Notice what keeps happening. Anything sacramental, historical, liturgical, hierarchical, incarnational, visible, ancient gets labeled corruption. Why?
Because modern evangelical assumptions quietly redefine what Christianity is supposed to look like. But, Christianity was never just me, my Bible, and personal interpretation. From the beginning, Christianity looked like bishops, sacraments, liturgy, visible authority, apostolic succession, Eucharistic worship, communal life.
Everything was there, and the historical reality makes modern arguments against Catholicism much harder to sustain. Now, before I close this series, I want to say something clearly. Catholics are not saved because they are Catholic. People are saved because of Jesus Christ. The goal is not win arguments online. The goal is truth, repentance, holiness, union with Christ. And honestly, some Protestants watching this series probably expected angry Catholic rage or shallow internet dunking. And that is not my goal. My goal is to challenge people who actually examine what the earliest Christians believed instead of assuming Christianity began with the 1500s or with modern internet theology.
Because once you honestly study church history, the Eucharist, apostolic authority, sacramental theology, and the visible church become very difficult to explain away.
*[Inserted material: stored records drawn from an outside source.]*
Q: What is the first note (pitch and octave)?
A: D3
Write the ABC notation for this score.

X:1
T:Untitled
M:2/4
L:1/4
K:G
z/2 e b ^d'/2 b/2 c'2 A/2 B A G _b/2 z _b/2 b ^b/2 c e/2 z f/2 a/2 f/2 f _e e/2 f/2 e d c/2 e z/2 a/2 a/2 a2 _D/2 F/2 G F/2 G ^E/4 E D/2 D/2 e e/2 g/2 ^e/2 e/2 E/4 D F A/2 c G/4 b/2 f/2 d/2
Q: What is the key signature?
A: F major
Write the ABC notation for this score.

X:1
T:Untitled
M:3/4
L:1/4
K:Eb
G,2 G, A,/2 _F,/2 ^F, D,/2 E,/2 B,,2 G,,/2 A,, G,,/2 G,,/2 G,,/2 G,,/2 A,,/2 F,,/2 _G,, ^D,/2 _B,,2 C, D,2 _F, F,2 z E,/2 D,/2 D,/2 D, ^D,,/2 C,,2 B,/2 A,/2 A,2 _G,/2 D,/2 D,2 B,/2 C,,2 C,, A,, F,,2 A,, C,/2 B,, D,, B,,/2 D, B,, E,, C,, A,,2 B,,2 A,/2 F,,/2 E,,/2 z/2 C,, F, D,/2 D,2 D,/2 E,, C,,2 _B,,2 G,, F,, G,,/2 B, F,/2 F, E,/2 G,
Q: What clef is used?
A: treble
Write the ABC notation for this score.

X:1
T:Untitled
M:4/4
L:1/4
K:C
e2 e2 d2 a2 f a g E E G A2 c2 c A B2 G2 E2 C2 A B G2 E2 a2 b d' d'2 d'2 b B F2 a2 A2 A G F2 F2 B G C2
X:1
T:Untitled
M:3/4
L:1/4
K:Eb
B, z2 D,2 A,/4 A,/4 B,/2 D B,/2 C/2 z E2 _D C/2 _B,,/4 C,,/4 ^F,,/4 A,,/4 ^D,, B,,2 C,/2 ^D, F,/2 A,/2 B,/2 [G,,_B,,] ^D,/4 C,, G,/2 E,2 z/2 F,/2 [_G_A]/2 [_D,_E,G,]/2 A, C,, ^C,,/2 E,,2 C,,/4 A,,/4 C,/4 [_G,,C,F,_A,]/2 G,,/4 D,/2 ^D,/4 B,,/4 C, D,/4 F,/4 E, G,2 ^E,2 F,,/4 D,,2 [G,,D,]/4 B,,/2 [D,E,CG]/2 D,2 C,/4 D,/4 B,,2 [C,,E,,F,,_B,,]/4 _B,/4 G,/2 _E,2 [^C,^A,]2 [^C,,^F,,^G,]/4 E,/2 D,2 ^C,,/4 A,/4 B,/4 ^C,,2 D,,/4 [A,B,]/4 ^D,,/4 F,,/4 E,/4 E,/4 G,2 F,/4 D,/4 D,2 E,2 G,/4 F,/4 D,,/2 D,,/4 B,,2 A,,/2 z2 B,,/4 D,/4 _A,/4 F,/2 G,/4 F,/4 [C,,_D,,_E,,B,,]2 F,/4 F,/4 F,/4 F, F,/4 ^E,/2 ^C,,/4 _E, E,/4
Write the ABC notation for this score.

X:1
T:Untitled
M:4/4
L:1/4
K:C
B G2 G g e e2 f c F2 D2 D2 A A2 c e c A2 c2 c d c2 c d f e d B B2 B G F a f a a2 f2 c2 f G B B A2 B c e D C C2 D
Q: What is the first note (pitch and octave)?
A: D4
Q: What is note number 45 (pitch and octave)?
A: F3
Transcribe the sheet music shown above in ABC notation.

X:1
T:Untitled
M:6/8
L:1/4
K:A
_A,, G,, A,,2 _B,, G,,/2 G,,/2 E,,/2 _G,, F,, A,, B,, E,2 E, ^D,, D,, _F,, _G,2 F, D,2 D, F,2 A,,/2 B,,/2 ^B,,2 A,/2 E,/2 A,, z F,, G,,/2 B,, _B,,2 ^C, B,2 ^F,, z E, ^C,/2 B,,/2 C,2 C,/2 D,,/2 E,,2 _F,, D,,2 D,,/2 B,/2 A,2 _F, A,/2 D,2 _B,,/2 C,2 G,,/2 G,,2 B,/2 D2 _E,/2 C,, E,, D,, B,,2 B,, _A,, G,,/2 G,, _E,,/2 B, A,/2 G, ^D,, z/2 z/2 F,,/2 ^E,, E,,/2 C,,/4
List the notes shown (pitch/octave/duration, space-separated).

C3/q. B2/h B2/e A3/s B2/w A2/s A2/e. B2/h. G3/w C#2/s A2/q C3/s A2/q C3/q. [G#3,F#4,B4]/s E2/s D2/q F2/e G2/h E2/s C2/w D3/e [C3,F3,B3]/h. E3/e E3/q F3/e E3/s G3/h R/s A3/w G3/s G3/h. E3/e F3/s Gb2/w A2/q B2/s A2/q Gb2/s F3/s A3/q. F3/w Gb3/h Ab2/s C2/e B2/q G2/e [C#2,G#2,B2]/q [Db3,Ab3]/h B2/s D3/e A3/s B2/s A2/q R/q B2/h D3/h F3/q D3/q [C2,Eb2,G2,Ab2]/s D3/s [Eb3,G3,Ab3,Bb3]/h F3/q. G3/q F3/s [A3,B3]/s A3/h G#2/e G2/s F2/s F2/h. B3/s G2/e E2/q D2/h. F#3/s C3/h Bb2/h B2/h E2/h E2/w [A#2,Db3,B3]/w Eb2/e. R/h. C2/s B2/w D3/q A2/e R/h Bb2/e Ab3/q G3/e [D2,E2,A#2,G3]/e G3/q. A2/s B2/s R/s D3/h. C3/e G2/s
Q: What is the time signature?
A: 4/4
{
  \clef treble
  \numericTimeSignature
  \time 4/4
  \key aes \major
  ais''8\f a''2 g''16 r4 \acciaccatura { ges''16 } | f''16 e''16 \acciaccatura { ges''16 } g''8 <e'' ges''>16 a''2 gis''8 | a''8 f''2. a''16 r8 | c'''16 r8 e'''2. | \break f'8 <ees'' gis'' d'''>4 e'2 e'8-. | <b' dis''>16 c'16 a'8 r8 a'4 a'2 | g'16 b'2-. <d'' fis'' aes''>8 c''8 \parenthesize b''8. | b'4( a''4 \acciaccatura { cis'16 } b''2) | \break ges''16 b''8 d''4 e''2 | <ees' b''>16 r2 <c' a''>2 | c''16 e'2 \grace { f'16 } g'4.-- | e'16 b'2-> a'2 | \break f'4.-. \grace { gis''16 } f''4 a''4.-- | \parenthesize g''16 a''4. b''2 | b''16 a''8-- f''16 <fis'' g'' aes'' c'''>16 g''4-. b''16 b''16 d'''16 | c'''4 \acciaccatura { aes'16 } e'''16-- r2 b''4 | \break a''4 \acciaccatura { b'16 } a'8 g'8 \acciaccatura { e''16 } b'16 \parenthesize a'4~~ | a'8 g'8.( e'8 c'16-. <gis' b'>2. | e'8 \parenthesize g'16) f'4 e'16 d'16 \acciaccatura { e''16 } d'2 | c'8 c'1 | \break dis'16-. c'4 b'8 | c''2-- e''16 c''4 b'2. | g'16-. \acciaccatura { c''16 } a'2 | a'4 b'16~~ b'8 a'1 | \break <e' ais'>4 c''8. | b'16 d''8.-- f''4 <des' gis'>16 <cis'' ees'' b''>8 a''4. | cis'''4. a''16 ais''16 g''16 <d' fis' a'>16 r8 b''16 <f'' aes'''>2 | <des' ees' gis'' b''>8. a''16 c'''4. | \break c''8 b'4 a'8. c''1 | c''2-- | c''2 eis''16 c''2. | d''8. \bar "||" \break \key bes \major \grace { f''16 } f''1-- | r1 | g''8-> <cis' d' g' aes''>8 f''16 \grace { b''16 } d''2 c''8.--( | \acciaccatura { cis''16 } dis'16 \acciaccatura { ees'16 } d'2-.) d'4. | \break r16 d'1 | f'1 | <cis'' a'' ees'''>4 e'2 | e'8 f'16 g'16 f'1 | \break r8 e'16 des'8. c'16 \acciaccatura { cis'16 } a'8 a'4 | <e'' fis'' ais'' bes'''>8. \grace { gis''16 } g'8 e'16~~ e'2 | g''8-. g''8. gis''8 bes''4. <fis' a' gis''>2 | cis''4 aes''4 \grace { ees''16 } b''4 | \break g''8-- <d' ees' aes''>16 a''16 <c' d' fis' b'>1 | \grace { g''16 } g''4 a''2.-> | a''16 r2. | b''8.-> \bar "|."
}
And that wraps up this five-part series responding to needgod.net's 10 reasons not to be Catholic. And honestly, if you've watched all five parts, I hope one thing becomes clear. Catholicism is not simply extra traditions added to Christianity.
Catholicism claims to be the historic continuation of the apostolic Christianity itself. And that's the actual debate. So, if the Christians closest to the apostles believed in sacramental worship, apostolic authority, the real presence, confessions, and liturgical Christianity, then what evidence convince you that modern low church Protestant Christianity is actually closer to the original church? Well, let me know in the comments. Thank you for watching all week, and God bless.